AIM OF THE TASK: Can you quote everything in the text below on watertight segmental tunnel linings in Germany, from "In Germany up" down to "of reinforced concrete."?

** Opening PAGE TEXT block **

Single-Shell watertight segmental Linings in Germany

In Germany up until the end of 2008 more than 2.5 million m² of excavated area – pertaining to the external diameter of tunnels – was permanently secured using a single-shell, watertight segmental lining. Table 1 provides an overview of the tunnels built so far in Germany using single-shell, watertight segmental linings made of reinforced concrete.
The proportion of Under-ground, urban railway and rapid transit system tunnels amounts to 41  % (45  km), railway tunnels 25  % (27  km), supply and disposal tunnels including miscellaneous tunnels 28  % (31  km) and road tunnels 6  % (7  km). The low proportion of road tunnels as well as their subsequent function for crossing under major waterways in the north of Germany is especially apparent. The share of railway tunnels has considerably increased especially in recent years, particularly with the building of the Katzenberg Tunnel with a total length of 17.9 km for both tubes.
As far as urban Underground and urban railway tunnels are concerned single-track tunnels with internal diameters between 5.4 and 6.4  m clearly predominate. The substantial differences in diameter of single-track tunnels result from train systems used locally with their different requirements pertaining to the clearance profile.  Twin-track Underground tunnels with segmental lining as used for the Düsseldorf urban railway represent the exception in Germany. Table 1 shows all tunnels with monocoque segmental lining built in Germany until 2008. In this connection the tunnels constructed with extremely small diameters of less than 4  m, which are usually secured by pipe jacking, are noteworthy.
A predecessor of the single-shell segmental linings with compression sealing in the joints was the Collector West with a 4.22  m external diameter built in Stuttgart in 1970. The 790  m long collector was provided with a monocoque lining consisting of spiral segments. Sealing to provide protection for up to 0.8  bar water pressure took place by backfilling the joints on the inner side of the segments with cement mortar [1].
The first applications of monocoque segmental linings took place in Germany for the Munich Underground Section U8/1-7.1 – Fraunhoferstraße with a crossing below the River Isar [2] as well as for the Wil-helmsburg Collector in Ham-burg [3] in 1974. Here the joints were sealed by means of gaskets made of neoprene in the form of compression seals. Tunnels built by the double-shell method with a primary segmental lining such as in the case of the Wandersmann Tunnel (new Cologne-Rhine/Main rail route) or the tunnels for the regional capital of Munich’s drinking water supply, will not be dealt with at length in this report. Fig. 1 displays the installation of segments for a shield drive with the aid of an erector with vacuum suction plate.

** Closing PAGE TEXT block **
** Opening INFORMATION PROVIDED block **

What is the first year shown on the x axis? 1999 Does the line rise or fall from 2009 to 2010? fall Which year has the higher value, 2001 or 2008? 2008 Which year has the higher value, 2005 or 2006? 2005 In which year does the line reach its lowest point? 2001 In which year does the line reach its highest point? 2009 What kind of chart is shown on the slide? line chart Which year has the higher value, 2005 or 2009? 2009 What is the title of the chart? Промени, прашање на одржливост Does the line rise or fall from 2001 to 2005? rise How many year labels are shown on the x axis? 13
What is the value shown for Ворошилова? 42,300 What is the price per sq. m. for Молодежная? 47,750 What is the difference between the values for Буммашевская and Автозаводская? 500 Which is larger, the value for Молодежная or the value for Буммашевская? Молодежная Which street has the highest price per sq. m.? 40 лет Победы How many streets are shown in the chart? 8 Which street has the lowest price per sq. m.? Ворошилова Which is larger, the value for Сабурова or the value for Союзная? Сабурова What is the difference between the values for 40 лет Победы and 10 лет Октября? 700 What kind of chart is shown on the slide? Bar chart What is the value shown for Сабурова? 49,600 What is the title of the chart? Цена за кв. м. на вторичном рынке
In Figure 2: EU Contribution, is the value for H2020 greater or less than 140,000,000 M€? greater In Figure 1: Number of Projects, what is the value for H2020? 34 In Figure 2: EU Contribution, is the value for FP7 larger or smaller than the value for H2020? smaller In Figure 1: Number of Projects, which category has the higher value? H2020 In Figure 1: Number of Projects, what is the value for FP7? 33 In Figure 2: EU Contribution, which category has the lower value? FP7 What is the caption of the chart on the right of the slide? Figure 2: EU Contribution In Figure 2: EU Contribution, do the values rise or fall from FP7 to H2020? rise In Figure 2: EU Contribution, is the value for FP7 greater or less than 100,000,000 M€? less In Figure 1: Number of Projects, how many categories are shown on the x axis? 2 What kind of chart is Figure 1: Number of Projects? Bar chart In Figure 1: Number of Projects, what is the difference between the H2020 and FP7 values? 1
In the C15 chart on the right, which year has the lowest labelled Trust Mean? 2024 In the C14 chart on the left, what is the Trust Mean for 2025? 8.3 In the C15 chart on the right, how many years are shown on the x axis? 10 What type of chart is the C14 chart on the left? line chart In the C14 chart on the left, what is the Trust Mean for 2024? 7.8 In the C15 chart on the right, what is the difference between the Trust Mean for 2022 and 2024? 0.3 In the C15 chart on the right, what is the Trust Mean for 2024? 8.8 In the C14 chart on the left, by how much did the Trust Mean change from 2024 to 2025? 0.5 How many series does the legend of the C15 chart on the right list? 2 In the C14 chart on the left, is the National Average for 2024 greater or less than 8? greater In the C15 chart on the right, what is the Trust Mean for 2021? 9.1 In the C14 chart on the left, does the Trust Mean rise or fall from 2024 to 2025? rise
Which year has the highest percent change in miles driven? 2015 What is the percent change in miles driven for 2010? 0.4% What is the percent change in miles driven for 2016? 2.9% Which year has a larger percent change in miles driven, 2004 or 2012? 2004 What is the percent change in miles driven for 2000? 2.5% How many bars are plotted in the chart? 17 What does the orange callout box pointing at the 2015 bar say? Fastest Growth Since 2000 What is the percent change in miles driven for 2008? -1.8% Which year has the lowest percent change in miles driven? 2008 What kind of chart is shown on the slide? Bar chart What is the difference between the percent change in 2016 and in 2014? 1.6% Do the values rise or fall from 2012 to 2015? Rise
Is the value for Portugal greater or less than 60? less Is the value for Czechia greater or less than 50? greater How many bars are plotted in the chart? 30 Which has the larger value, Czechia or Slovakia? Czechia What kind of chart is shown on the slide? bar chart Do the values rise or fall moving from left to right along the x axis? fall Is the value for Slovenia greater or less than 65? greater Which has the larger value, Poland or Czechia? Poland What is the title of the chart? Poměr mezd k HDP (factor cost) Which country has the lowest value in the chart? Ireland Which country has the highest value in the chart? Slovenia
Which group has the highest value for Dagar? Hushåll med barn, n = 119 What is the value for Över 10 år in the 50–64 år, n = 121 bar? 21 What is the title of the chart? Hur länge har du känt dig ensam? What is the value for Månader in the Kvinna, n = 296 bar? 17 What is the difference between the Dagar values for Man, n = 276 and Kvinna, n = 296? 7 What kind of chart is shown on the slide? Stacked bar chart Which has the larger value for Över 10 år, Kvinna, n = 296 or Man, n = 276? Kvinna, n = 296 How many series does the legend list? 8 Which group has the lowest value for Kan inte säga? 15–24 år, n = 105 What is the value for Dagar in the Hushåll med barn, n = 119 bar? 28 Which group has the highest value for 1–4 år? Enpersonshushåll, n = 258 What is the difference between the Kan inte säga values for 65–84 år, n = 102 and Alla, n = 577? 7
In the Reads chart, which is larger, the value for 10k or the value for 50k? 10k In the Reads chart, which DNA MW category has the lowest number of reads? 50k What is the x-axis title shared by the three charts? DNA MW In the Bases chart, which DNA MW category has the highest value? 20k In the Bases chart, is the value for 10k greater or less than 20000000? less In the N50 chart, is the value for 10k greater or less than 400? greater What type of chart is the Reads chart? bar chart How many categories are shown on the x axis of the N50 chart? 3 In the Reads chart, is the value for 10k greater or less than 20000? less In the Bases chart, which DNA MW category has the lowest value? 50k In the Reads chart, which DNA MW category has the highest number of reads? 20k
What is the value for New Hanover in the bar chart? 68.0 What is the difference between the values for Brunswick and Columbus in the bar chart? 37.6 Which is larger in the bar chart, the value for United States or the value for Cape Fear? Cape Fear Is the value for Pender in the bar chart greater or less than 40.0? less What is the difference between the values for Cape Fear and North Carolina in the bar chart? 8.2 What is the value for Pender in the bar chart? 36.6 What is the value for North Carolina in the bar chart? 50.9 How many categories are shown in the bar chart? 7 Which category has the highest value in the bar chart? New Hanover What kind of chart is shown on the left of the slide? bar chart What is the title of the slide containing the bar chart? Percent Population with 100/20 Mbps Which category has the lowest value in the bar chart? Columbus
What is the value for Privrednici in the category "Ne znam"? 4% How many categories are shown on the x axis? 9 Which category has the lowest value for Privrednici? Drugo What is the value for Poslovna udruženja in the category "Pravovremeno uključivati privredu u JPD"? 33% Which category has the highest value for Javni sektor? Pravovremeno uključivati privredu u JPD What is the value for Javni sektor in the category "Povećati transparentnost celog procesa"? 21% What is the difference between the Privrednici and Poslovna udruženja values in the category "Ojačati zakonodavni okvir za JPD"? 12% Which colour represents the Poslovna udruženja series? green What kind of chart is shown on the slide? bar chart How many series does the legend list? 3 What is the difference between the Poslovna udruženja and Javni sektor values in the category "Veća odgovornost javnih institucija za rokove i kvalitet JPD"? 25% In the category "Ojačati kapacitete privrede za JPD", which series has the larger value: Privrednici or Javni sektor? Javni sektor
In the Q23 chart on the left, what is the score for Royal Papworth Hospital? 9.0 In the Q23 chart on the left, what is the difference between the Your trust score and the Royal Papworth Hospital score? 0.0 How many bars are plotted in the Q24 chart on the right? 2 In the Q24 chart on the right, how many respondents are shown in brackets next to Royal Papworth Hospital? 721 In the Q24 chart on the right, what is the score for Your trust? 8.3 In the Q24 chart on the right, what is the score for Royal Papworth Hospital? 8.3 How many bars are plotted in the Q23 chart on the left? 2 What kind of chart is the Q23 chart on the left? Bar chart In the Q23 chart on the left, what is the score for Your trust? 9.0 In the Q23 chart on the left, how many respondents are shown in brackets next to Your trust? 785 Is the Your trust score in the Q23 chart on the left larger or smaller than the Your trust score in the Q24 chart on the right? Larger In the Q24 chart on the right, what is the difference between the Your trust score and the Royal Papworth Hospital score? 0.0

** Closing INFORMATION PROVIDED block **

RESPONSE AREA:
In Germany up until the end of 2008 more than 2.5 million m² of excavated area – pertaining to the external diameter of tunnels – was permanently secured using a single-shell, watertight segmental lining. Table 1 provides an overview of the tunnels built so far in Germany using single-shell, watertight segmental linings made of reinforced concrete.